** START OF TEXT PASSAGE **

News May 23, 2019

Paul Achleitner's speech at the Deutsche Bank Annual General Meeting 2019

Paul Achleitner
Chairman of the Supervisory Board
Deutsche Bank AG

Annual General Meeting

Frankfurt am Main, 23 May 2019

Dear Shareholders,

Whether you are here in person in Frankfurt or watching from the comfort of home or on a mobile device,

I warmly welcome you to our Annual General Meeting, which I now declare open.

Last year I brought along a footballing photo that I had taken myself. Eintracht Frankfurt had just won the German Cup Final. At the end of this season the football club didn’t have quite as much reason to celebrate as last year – so today I don’t have a photo to show you.

Basically, Eintracht enjoyed a great season, fought really well, registered a number of real achievements and played their way into many people’s affections. Nevertheless the coaching staff, the team and the fans had been hoping to do better.

It was a similar story at Deutsche Bank: we fought successfully and achieved all our financial targets for 2018. And yet, the share price is currently below 7 euros.

How can that be? Why isn’t the progress made over recent months reflected in the share price?

** END OF TEXT PASSAGE **

WORK INSTRUCTIONS:
[1] Render this sentence from the shareholder speech in Spanish: "It was a similar story at Deutsche Bank: we fought successfully and achieved all our financial targets for 2018."
[2] Pick up the shareholder speech after its final sentence and write what comes next.
The entries that come next have no connection to the shareholder speech.

** START OF STORED DATA **

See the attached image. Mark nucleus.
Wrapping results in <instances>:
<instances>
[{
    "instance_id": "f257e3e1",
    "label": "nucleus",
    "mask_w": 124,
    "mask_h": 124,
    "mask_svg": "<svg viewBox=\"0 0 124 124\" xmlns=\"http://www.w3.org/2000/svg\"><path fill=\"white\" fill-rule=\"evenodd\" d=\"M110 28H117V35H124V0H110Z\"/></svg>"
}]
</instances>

** END OF STORED DATA **
** START OF STORED DATA **

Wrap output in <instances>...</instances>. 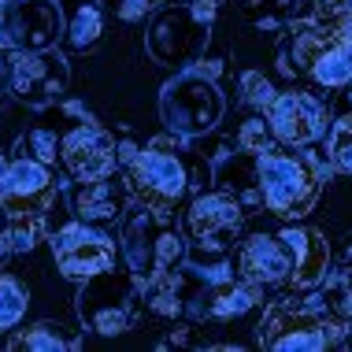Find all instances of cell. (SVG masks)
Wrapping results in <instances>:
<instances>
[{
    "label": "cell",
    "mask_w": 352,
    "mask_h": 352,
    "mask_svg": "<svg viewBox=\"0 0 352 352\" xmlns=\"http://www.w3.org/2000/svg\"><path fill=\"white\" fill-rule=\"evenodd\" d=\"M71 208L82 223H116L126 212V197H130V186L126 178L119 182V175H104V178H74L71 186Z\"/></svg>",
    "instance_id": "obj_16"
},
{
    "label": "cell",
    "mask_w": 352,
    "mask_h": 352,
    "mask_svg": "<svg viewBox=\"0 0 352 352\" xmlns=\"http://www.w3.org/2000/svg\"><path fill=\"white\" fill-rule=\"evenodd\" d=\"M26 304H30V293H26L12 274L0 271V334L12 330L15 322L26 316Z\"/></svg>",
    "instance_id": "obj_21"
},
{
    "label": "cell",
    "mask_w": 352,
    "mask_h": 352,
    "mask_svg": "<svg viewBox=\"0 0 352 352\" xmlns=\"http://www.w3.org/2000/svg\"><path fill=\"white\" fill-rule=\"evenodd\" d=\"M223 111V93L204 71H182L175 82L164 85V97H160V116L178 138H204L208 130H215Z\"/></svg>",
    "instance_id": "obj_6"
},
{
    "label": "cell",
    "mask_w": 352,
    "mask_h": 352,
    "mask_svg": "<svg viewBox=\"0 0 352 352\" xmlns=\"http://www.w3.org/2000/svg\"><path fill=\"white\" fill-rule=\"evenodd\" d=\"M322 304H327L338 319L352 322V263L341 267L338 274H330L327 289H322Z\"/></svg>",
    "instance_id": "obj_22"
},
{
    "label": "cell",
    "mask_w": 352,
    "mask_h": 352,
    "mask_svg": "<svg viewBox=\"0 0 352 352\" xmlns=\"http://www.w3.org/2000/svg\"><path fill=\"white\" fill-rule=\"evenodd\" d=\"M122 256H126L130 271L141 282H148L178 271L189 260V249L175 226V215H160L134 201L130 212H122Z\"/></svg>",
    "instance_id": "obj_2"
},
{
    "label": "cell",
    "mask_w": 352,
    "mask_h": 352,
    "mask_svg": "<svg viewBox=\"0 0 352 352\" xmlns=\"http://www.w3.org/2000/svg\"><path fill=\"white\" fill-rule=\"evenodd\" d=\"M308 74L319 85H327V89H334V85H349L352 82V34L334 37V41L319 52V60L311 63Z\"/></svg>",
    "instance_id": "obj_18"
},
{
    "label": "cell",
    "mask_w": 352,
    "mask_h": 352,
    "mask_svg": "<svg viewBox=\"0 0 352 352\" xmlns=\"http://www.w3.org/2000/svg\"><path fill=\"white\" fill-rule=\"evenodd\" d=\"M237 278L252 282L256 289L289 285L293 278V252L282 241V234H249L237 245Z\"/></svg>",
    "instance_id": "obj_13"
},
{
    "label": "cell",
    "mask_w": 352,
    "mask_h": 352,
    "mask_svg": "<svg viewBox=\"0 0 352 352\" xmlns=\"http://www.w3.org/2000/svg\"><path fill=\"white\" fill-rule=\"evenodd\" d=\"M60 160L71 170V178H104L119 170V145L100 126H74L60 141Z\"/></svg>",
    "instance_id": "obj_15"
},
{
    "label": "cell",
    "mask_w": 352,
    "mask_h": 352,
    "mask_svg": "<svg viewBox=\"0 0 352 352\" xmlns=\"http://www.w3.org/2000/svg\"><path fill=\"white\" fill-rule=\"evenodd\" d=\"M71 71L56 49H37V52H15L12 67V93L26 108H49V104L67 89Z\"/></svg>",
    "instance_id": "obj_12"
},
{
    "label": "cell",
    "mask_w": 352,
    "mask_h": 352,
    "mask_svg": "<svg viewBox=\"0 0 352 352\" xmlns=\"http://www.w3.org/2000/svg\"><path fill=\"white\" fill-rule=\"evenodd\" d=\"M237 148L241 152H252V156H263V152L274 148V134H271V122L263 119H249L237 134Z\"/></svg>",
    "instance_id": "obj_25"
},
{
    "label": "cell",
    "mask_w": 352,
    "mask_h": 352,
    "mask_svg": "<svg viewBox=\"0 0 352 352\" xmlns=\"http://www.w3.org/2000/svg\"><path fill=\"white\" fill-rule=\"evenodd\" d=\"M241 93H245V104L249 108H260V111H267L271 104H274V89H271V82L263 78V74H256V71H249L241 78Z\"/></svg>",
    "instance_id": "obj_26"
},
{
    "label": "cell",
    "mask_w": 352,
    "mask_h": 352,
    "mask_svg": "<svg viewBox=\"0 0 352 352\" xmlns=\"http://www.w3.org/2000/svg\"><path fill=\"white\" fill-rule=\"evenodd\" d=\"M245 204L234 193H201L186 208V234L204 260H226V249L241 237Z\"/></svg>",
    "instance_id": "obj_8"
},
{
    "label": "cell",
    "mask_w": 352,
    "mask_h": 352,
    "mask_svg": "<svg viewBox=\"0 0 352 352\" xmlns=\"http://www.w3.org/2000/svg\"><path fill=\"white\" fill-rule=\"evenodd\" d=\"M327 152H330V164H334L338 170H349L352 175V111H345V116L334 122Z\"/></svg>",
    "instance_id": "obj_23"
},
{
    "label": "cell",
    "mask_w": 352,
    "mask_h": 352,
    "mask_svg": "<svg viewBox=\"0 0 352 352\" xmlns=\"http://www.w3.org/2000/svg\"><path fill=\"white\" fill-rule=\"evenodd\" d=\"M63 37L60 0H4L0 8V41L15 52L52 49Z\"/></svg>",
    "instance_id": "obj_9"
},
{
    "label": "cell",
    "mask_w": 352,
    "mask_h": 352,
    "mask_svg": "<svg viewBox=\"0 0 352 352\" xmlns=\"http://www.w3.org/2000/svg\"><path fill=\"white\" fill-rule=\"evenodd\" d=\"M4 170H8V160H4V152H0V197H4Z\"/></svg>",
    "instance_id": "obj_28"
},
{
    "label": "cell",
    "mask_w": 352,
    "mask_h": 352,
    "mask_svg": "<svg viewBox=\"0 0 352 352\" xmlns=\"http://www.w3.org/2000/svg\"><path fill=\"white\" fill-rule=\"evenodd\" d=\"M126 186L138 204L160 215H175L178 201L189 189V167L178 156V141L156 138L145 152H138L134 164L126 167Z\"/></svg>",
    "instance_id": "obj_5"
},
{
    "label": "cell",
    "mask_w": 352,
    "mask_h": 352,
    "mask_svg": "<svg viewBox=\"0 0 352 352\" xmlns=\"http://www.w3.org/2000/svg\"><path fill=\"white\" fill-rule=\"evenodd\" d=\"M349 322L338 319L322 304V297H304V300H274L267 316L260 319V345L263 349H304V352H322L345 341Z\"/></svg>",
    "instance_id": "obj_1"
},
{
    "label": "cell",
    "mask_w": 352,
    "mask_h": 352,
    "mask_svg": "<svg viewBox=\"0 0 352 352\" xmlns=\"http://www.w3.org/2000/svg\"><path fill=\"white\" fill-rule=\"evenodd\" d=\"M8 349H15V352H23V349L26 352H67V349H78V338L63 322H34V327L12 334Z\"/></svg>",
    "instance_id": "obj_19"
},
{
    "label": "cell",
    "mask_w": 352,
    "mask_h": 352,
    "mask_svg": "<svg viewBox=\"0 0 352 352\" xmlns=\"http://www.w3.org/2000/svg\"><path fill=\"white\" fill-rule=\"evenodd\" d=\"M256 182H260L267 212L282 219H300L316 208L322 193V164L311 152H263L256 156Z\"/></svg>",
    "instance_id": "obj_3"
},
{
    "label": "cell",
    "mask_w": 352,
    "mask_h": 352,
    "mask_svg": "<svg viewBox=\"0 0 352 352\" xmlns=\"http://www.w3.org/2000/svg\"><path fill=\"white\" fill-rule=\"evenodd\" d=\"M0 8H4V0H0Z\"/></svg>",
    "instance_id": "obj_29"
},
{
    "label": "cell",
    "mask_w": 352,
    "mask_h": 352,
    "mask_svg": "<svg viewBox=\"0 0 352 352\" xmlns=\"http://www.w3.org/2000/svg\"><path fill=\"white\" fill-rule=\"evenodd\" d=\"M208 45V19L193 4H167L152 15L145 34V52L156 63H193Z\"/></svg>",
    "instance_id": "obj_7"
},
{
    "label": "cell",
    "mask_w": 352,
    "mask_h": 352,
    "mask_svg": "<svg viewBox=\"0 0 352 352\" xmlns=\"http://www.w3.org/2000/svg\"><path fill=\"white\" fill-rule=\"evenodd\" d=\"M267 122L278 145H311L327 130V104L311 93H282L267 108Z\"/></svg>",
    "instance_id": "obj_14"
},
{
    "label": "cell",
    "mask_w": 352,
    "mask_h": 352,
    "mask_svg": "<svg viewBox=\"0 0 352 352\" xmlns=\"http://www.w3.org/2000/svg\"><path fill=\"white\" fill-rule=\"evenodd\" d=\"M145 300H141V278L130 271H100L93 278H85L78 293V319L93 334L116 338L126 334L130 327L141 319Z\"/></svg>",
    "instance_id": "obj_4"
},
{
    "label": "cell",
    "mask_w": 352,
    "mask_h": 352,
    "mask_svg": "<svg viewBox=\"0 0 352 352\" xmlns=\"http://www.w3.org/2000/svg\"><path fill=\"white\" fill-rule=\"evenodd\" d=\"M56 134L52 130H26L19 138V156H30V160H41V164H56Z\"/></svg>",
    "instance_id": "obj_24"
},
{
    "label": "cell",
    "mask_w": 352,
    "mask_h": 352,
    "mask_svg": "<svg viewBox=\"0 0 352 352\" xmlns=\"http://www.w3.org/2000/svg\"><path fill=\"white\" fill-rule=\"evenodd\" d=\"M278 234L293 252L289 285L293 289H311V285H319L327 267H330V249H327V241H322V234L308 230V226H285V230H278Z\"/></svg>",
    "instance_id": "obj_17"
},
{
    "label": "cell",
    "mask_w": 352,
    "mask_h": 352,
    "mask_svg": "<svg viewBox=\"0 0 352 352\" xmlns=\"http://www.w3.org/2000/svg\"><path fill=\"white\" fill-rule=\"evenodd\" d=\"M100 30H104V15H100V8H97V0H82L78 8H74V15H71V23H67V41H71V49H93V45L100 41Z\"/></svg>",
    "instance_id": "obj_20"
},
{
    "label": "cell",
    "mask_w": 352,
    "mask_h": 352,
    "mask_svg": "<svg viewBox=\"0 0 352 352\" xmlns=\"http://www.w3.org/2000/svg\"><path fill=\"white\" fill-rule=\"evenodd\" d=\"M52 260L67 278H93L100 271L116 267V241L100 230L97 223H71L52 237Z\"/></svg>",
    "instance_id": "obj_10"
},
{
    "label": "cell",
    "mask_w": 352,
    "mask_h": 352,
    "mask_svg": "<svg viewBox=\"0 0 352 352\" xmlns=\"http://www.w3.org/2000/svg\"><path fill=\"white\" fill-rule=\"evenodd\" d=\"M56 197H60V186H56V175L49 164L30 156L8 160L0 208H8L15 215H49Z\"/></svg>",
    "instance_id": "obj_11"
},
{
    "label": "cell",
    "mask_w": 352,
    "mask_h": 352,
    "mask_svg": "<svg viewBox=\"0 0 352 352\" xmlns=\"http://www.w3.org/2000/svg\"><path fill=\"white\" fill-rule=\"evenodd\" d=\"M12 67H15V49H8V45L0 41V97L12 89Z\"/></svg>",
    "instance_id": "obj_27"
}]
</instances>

** END OF STORED DATA **
** START OF STORED DATA **

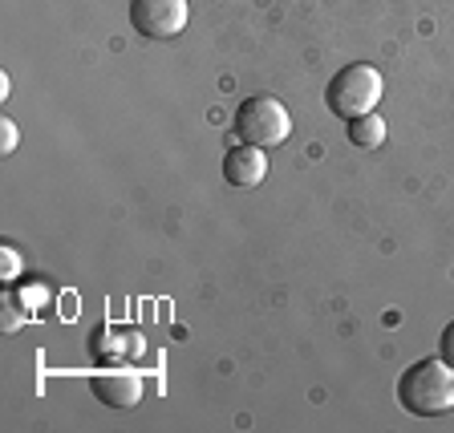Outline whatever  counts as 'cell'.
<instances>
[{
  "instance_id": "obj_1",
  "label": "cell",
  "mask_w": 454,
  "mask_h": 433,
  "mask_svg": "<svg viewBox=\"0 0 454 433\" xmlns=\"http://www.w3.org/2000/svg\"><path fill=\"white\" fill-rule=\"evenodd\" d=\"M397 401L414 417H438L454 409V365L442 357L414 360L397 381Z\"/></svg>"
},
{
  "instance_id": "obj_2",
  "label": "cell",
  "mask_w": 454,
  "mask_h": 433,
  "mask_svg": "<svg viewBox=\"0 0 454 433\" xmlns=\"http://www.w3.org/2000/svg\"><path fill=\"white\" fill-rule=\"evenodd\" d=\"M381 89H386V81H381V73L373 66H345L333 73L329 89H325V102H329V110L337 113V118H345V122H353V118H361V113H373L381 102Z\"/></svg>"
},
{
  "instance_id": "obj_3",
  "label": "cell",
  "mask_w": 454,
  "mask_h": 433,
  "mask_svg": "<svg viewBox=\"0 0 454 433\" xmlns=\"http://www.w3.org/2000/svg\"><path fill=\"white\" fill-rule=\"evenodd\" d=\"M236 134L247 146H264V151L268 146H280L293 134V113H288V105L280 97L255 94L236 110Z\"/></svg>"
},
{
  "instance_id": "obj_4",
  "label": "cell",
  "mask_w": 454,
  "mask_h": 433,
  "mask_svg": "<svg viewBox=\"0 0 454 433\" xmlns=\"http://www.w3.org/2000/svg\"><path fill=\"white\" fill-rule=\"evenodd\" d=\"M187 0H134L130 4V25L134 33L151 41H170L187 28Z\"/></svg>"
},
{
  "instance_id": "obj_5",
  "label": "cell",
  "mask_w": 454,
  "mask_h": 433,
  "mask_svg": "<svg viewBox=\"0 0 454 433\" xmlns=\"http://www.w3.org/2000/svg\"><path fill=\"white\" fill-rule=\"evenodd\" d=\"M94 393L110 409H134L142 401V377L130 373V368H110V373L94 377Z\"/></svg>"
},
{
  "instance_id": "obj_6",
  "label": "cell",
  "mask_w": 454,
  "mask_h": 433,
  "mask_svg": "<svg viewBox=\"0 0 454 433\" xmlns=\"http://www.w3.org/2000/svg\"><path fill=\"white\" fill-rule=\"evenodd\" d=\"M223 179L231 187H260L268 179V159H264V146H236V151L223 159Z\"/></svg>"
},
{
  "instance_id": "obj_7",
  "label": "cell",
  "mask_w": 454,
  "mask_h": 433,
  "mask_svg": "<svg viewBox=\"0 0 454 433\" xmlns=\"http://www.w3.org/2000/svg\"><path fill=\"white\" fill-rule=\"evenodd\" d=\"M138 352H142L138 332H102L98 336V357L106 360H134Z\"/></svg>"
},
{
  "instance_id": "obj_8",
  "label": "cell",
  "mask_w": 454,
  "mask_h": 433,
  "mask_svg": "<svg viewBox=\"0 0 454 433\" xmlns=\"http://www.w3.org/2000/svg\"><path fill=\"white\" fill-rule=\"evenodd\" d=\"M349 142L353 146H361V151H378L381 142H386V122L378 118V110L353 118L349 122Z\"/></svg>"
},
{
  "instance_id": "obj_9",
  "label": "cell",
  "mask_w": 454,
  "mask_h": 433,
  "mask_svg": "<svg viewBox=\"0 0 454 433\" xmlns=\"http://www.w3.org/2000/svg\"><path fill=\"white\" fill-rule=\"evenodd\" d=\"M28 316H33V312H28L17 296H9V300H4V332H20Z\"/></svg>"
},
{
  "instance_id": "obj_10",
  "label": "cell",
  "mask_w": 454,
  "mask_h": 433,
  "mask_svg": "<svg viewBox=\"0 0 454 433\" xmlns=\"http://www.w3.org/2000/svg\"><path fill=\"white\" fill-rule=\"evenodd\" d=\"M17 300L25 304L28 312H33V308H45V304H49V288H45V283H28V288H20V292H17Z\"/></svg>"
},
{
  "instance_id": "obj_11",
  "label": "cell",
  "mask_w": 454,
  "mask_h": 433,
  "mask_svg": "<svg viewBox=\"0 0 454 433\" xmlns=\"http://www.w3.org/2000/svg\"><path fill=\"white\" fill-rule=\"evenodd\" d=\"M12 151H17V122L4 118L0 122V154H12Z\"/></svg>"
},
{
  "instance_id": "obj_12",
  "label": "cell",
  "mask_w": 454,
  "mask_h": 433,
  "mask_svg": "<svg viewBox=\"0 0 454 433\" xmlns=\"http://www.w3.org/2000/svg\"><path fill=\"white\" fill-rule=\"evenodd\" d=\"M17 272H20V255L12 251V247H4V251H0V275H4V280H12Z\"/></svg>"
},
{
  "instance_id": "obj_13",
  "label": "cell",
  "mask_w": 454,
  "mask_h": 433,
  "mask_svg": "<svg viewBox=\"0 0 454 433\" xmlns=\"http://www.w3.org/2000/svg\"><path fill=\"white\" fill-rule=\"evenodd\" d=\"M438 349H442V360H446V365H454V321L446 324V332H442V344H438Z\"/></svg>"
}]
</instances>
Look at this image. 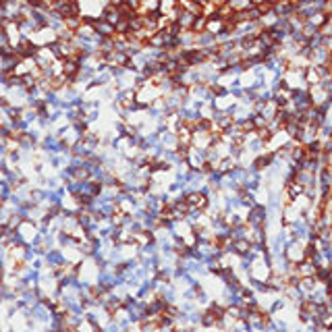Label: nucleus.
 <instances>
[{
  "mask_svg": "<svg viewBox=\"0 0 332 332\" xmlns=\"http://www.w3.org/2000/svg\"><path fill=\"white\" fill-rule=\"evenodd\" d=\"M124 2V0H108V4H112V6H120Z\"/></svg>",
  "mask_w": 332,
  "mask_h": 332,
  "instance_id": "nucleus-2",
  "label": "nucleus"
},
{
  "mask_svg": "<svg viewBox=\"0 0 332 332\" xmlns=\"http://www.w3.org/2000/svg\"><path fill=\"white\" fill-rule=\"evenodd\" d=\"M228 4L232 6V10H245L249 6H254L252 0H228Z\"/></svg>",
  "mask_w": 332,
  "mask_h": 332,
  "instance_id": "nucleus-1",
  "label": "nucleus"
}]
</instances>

** END OF STORED DATA **

TASK-BY-TASK ANSWERS:
[1] Fue una historia similar en Deutsche Bank: luchamos con éxito y alcanzamos todos nuestros objetivos financieros para 2018.

[2]
We’re familiar with the criticism levelled at Deutsche Bank. We take it very seriously. And we’re working flat out to deliver solutions. We hear what the analysts are saying. We hear what the journalists are saying. We hear the criticism and the questions from you, our shareholders.

You’re disappointed by:
• falling revenues instead of growth;
• the work that still needs to be done on systems and processes;
• numerous boardroom changes;
• the disconnect between employee remuneration and shareholder dividends;
• and you have doubts about the business model.

We will address these matters today. We greatly appreciate the opportunity to discuss them with you. And we want to give you a full picture.

Over the past few years, we have made considerable progress, such as

• we have trimmed the balance sheet by one third – or by more than 600 billion euros – since 2012.
• our Common Equity Tier 1 ratio of 13.7 percent is one of the highest among our global peers.
• we have significantly reduced our legal risks and extended our control systems in the past three years.
• in 2018 the Management Board significantly reduced costs for the first time and returned the bank to profitability.

But that’s not enough, of course. We need to restructure even faster and more radically. Our CEO Christian Sewing will talk about this in a minute – and we will discuss it.

Ladies and gentlemen, this year in particular we remember Alfred Herrhausen. He was assassinated nearly 30 years ago on November 30, 1989.

There were few people who identified more closely with corporate social responsibility than our former Management Board Spokesman. It is just as important to us now as it was then. This is illustrated by the work that the Alfred Herrhausen Gesellschaft does today.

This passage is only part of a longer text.